The global economy grew by an estimated 2.6 per cent in 2014 and is projected to expand by 3.3 per cent in 2016 and 3.2 per cent in 2017.
Developing countries grew by 4.4 per cent in 2014 and are expected to edge up to 4.8 per cent in 2015.
Following another disappointing year in 2014, developing countries should see an uptick in growth this year, boosted in part by soft oil prices.
World Bank President Jim Yong Kim said: In this uncertain economic environment, developing countries need to judiciously deploy their resources to support social programmes with a laser–like focus on the poor and undertake structural reforms that invest in people.
It’s also critical for countries to remove any unnecessary roadblocks for private sector investment.
The private sector is by far the greatest source of jobs and it can lift hundreds of millions of people out of poverty
World Bank report said: Underneath the fragile global recovery lie increasingly divergent trends with significant implications for global growth
Activity in the United States and the United Kingdom is gathering momentum as labour markets heal and monetary policy remains extremely accommodative.
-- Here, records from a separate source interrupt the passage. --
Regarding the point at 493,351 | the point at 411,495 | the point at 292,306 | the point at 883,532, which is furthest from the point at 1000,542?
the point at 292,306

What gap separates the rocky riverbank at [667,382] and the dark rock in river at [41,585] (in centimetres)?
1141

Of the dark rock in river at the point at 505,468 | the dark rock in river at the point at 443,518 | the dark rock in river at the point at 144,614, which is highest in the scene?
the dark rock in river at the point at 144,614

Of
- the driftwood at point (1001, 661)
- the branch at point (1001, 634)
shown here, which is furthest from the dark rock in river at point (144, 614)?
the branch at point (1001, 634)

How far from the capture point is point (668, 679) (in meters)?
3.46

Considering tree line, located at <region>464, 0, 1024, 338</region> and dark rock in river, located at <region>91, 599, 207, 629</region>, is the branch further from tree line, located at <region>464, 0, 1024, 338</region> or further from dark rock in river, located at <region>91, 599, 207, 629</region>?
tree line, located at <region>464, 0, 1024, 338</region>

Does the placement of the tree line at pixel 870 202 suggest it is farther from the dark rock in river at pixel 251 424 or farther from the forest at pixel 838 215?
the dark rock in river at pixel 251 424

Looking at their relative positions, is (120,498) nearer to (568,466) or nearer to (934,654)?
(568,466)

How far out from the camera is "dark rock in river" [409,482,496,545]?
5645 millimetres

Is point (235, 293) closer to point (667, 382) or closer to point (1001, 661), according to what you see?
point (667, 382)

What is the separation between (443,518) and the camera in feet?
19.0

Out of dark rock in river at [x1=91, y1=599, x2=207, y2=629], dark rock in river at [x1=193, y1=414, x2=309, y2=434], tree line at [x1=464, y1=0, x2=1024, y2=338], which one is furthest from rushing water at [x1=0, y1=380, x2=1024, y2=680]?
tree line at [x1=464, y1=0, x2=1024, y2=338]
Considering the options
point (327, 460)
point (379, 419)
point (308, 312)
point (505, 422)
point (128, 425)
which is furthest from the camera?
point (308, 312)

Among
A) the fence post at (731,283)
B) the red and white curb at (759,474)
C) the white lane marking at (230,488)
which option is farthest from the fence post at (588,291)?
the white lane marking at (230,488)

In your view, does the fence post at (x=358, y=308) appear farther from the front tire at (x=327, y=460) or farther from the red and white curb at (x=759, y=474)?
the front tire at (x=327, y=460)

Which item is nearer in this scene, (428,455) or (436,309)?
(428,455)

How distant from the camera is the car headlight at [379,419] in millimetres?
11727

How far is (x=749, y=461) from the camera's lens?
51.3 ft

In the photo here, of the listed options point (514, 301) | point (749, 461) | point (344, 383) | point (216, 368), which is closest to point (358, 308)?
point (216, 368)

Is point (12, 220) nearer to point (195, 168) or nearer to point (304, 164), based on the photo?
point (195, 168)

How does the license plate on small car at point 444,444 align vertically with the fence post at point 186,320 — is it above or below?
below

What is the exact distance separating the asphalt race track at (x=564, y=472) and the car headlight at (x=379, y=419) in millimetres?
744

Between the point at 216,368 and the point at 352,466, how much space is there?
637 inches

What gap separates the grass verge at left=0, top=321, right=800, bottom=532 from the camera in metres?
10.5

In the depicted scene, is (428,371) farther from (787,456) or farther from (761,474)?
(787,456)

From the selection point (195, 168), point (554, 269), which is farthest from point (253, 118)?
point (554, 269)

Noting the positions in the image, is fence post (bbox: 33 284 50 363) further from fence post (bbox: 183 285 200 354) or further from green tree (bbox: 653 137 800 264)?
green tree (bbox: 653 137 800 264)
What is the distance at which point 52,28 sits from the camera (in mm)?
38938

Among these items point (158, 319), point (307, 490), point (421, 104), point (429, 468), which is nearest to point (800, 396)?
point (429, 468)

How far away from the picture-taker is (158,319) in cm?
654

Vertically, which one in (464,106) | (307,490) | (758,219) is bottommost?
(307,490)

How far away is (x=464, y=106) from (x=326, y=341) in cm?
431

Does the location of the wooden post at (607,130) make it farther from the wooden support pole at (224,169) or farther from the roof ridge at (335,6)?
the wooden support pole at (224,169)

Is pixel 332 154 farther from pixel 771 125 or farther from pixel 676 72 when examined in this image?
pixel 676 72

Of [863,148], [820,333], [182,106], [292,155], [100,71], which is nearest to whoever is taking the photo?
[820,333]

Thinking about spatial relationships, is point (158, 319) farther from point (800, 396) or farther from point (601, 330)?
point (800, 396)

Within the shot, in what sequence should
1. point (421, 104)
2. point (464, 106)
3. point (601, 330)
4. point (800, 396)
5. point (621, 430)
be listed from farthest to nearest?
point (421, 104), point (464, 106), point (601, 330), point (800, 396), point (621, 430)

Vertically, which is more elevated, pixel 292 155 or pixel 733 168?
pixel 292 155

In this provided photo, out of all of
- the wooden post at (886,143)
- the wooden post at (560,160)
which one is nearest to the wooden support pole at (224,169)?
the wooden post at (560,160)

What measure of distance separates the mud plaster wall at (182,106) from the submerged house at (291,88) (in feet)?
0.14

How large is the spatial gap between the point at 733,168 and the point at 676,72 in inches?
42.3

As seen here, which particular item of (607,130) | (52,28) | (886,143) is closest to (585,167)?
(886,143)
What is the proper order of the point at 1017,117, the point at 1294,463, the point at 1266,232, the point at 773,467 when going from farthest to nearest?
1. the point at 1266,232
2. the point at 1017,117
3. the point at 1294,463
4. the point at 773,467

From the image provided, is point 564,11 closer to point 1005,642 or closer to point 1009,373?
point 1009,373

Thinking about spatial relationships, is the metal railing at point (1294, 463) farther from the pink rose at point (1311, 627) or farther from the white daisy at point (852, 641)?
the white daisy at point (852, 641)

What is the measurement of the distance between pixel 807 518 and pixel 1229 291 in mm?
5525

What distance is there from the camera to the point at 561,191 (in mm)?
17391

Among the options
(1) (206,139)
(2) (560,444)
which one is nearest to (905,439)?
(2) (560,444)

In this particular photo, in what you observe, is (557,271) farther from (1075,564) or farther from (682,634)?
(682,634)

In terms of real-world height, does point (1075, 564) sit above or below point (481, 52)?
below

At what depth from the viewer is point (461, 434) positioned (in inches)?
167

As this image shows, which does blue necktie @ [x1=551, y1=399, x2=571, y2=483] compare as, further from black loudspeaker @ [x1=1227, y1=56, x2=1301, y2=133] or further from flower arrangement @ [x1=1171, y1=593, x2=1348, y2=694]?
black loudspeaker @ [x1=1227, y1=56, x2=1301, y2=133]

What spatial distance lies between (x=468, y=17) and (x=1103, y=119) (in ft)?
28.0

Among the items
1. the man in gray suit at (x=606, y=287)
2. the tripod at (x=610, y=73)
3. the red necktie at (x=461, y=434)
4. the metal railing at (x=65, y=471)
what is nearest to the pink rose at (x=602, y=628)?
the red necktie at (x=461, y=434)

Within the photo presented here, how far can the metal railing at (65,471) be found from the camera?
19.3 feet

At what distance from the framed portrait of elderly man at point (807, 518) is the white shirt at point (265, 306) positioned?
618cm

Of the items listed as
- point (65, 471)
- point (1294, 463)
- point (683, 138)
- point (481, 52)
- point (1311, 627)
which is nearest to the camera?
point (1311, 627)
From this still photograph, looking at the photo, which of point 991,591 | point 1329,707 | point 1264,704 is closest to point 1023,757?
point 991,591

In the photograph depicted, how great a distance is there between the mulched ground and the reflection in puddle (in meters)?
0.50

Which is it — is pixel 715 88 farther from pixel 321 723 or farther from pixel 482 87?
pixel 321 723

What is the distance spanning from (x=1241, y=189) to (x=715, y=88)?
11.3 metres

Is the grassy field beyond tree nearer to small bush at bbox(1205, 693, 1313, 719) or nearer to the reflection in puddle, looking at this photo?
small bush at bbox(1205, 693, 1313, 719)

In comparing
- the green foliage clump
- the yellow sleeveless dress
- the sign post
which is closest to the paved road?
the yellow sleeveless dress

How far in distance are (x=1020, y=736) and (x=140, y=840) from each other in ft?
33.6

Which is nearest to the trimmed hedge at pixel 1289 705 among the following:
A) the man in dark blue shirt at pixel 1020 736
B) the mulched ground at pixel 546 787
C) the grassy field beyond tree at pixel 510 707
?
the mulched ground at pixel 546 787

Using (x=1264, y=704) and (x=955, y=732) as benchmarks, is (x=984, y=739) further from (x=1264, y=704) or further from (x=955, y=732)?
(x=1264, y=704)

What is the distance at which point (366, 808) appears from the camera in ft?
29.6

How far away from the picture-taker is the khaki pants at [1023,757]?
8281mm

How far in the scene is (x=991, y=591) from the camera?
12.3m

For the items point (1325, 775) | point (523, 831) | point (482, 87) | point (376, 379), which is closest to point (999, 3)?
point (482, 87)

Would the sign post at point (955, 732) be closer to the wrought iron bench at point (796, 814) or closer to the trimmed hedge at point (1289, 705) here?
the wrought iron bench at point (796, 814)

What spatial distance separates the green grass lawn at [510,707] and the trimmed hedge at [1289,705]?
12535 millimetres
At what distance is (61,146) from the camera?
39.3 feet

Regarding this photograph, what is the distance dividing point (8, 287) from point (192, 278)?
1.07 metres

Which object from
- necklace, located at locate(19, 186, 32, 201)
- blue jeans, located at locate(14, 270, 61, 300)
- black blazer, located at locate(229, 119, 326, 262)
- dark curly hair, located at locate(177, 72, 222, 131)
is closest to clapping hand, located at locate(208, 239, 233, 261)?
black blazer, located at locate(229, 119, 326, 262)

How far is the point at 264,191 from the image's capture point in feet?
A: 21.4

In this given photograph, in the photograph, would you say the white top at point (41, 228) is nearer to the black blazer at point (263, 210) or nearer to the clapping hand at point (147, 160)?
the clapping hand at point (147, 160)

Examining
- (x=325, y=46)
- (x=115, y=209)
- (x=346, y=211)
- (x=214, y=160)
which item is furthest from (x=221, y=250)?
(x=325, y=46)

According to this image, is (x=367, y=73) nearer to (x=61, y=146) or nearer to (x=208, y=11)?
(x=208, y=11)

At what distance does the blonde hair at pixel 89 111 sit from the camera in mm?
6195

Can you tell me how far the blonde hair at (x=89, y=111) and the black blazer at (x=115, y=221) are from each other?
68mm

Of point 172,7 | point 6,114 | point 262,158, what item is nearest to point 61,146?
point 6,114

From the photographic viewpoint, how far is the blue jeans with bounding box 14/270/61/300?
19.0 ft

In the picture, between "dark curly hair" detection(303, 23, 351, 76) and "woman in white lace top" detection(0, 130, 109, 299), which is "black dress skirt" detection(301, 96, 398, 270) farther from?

But recovery has been sputtering in the Euro area and Japan as legacies of the financial crisis linger.
The oil price collapse will result in winners and losers.
Kaushik Basu, World Bank Chief Economist and Senior Vice President said: Worryingly, the stalled recovery in some high–income economies and even some middle–income countries may be a symptom of deeper structural malaise.
As population growth has slowed in many countries, the pool of younger workers is smaller, putting strains on productivity.
The lower oil price, which is expected to persist through 2015, is lowering inflation worldwide and is likely to delay interest rate hikes in rich countries
This creates a window of opportunity for oil–importing countries, such as China and India.
Mr. Basu opined: What is critical is for nations to use this window to usher in fiscal and structural reforms, which can boost long–run growth and inclusive development.